__Recorded data__.
+++++

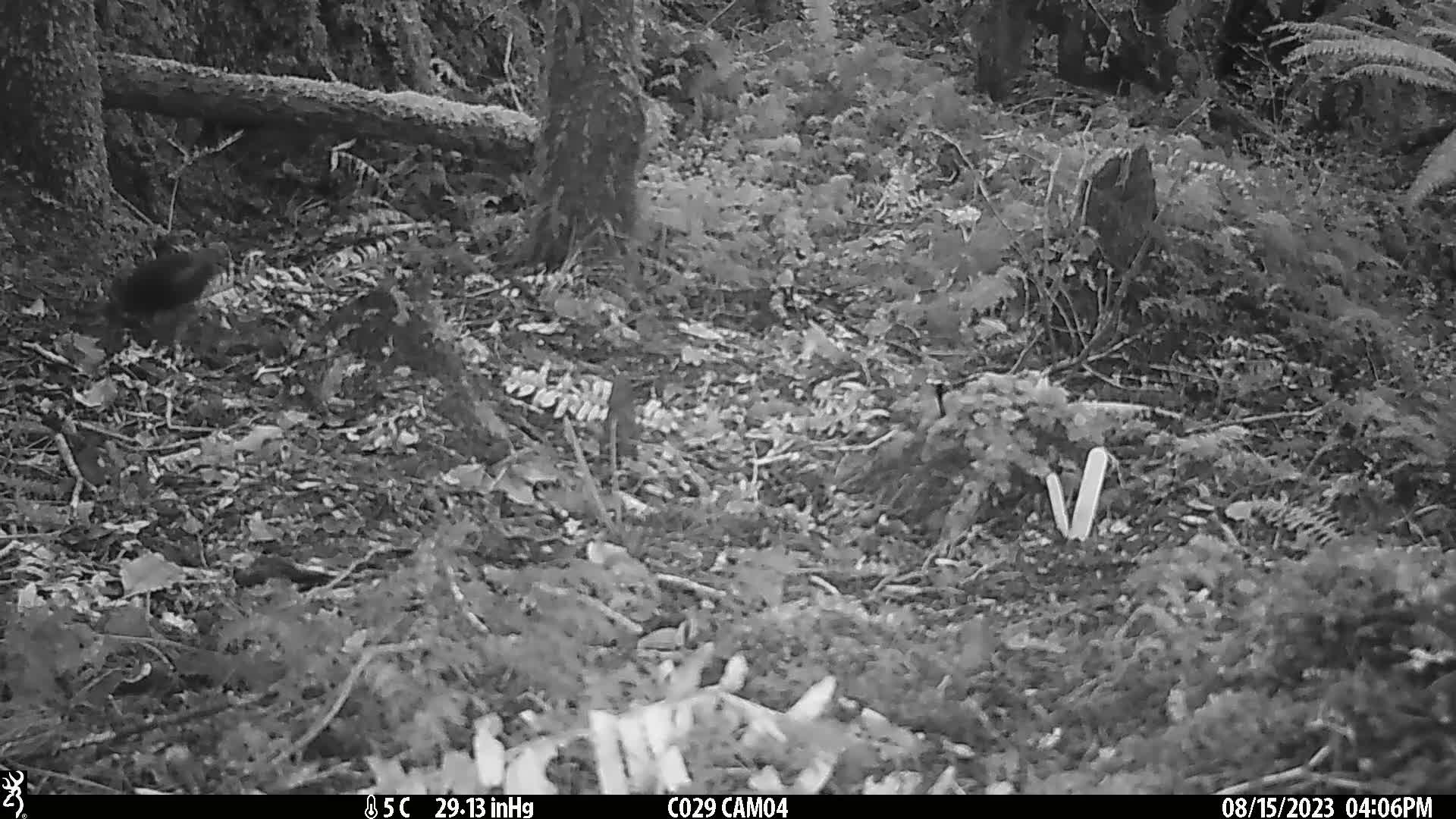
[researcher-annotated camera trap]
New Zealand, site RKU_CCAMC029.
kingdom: Animalia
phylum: Chordata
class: Aves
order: Passeriformes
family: Turdidae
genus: Turdus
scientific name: Turdus merula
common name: eurasian blackbird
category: blackbird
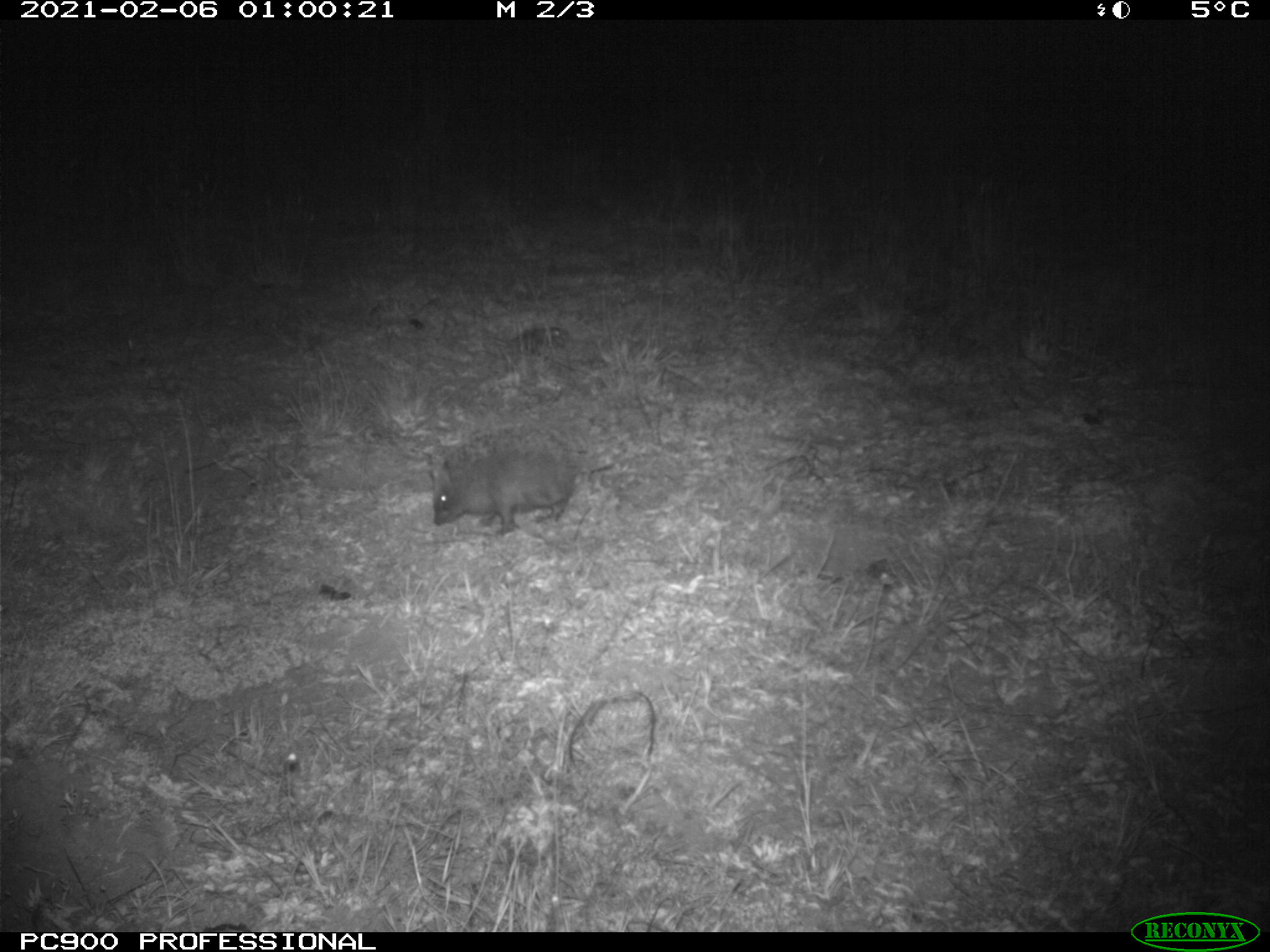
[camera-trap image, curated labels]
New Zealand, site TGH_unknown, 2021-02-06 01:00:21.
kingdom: Animalia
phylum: Chordata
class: Mammalia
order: Eulipotyphla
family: Erinaceidae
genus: Erinaceus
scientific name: Erinaceus europaeus europaeus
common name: european hedgehog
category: hedgehog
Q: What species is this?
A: Hedgehog (european hedgehog) (Erinaceus europaeus europaeus).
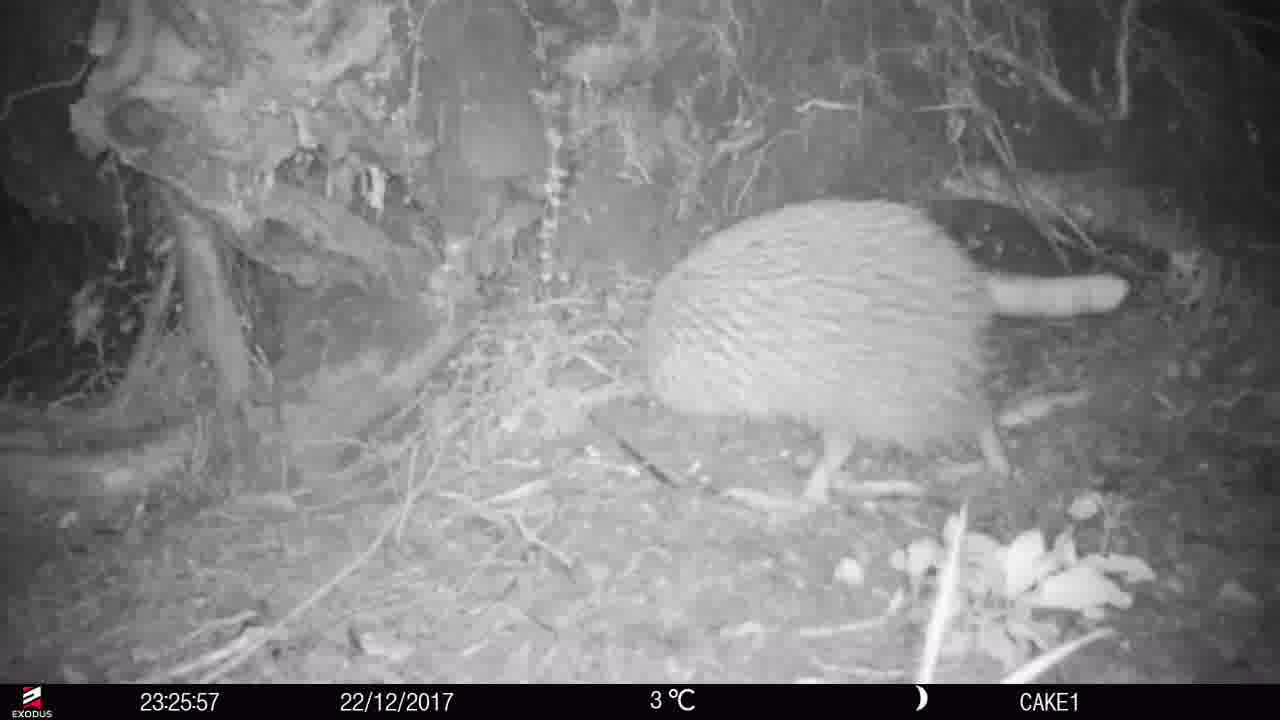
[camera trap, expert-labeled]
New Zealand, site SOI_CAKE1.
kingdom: Animalia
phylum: Chordata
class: Aves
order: Apterygiformes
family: Apterygidae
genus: Apteryx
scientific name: Apteryx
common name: kiwi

+++++

__What you should do__.
Before copying, set the pictures aside; then give the records again exactly.

__Response box__.
[researcher-annotated camera trap]
New Zealand, site RKU_CCAMC029.
kingdom: Animalia
phylum: Chordata
class: Aves
order: Passeriformes
family: Turdidae
genus: Turdus
scientific name: Turdus merula
common name: eurasian blackbird
category: blackbird
[camera-trap image, curated labels]
New Zealand, site TGH_unknown, 2021-02-06 01:00:21.
kingdom: Animalia
phylum: Chordata
class: Mammalia
order: Eulipotyphla
family: Erinaceidae
genus: Erinaceus
scientific name: Erinaceus europaeus europaeus
common name: european hedgehog
category: hedgehog
Q: What species is this?
A: Hedgehog (european hedgehog) (Erinaceus europaeus europaeus).
[camera trap, expert-labeled]
New Zealand, site SOI_CAKE1.
kingdom: Animalia
phylum: Chordata
class: Aves
order: Apterygiformes
family: Apterygidae
genus: Apteryx
scientific name: Apteryx
common name: kiwi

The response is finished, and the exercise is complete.